A TALASSEMIA ALFA está presente principalmente no Sudeste Asiático, Oriente Médio e África Subsaariana. No Brasil a prevalência é variável e pode chegar a 20% da população.
A talassemia alfa, dependendo do número de genes acometidos com a diminuição de produção de globina alfa, pode se manifestar das seguintes formas: portador silencioso, traço alfa talassêmico, doença da hemoglobina H e hidropsia fetal.
A TALASSEMIA BETA é uma alteração genética muito prevalente nas regiões banhadas pelo Mar Mediterrâneo. No Brasil a prevalência é de 0,7%, mas pode chegar a 5% em locais de colonização italiana.
A forma menor - beta talassemia minor, é heterozigota (isto é, a pessoa recebeu somente um gene alterado, ou do pai ou da mãe), e geralmente é assintomática, com discreta anemia que não requer tratamento. Nesses casos o portador de talassemia minor deve estar consciente de que pode passar o gene alterado para seu filho e no caso de seu companheiro (a) ter também talassemia minor, existe uma chance de 25% de a criança nascer com a forma grave da talassemia (major) que exige tratamento para a vida toda.
A beta talassemia major é a forma homozigota da talassemia (isto é, quando a pessoa recebeu 2 genes alterados - um do pai e outro da mãe) e se apresenta com intensa eritropoese ineficaz, que por sua vez implica em anemia acentuada, requerendo transfusões frequentes. Além disso, outras manifestações clínicas podem ocorrer como deformidades ósseas, déficit de crescimento, alterações endocrinológicas etc.
O elevado número de transfusões, além do aumento da absorção de ferro pelo intestino, podem levar a uma sobrecarga de ferro com danos ao coração e ao fígado, se não tratada.

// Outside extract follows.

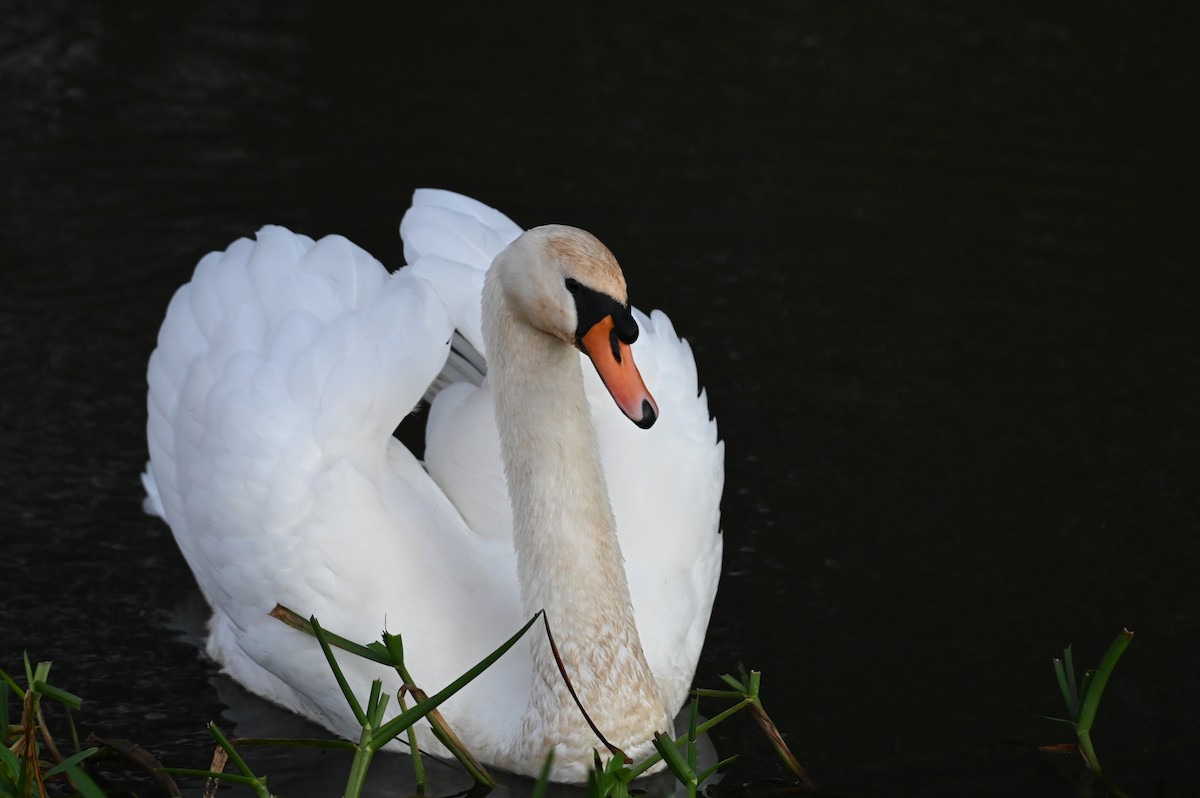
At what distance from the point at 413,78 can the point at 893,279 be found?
3.86m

Já a forma intermediária da talassemia beta tem um quadro clínico discretamente mais intenso que o da talassemia minor, mas não tão grave quanto ao da talassemia major.

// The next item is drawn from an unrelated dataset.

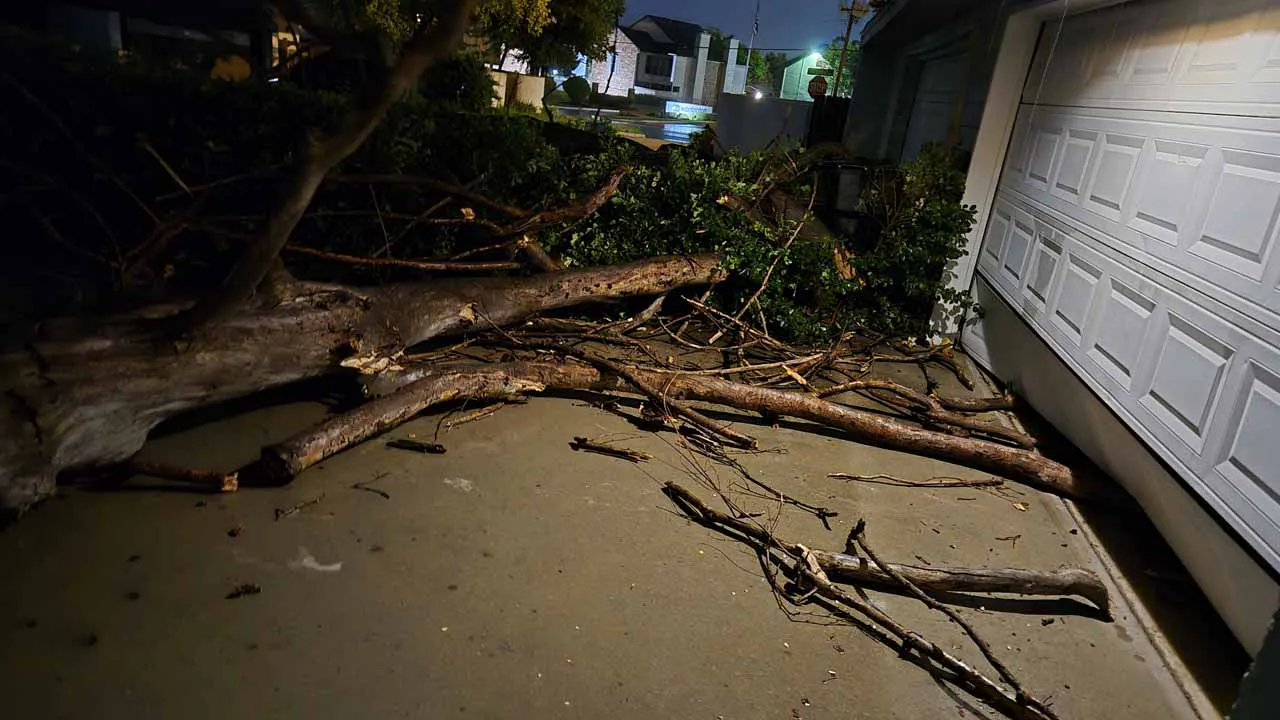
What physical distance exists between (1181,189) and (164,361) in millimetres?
5551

É importante saber que mesmo no caso da beta talassemia major, se a pessoa receber um suporte transfusional adequado e fizer o tratamento medicamentoso para retirar o excesso de ferro das transfusões, ela pode levar uma vida normal.
Atualmente, através do teste do pezinho, a talassemia pode ser diagnosticada precocemente e seu tratamento nas formas mais graves iniciado sem demora.
Nas formas assintomáticas o diagnóstico demora um pouco mais para se estabelecer. Como o hemograma mostra alterações que se confundem com a falta de ferro, é bem comum a pessoa referir que tem uma anemia que trata com sulfato ferroso desde a infância e não melhora nunca. Exames como a eletroforese de hemoglobina, pesquisa de hemoglobina H, citologia, são ferramentas importantes para o diagnóstico. Nos casos mais difíceis podem ser necessários métodos de biologia molecular.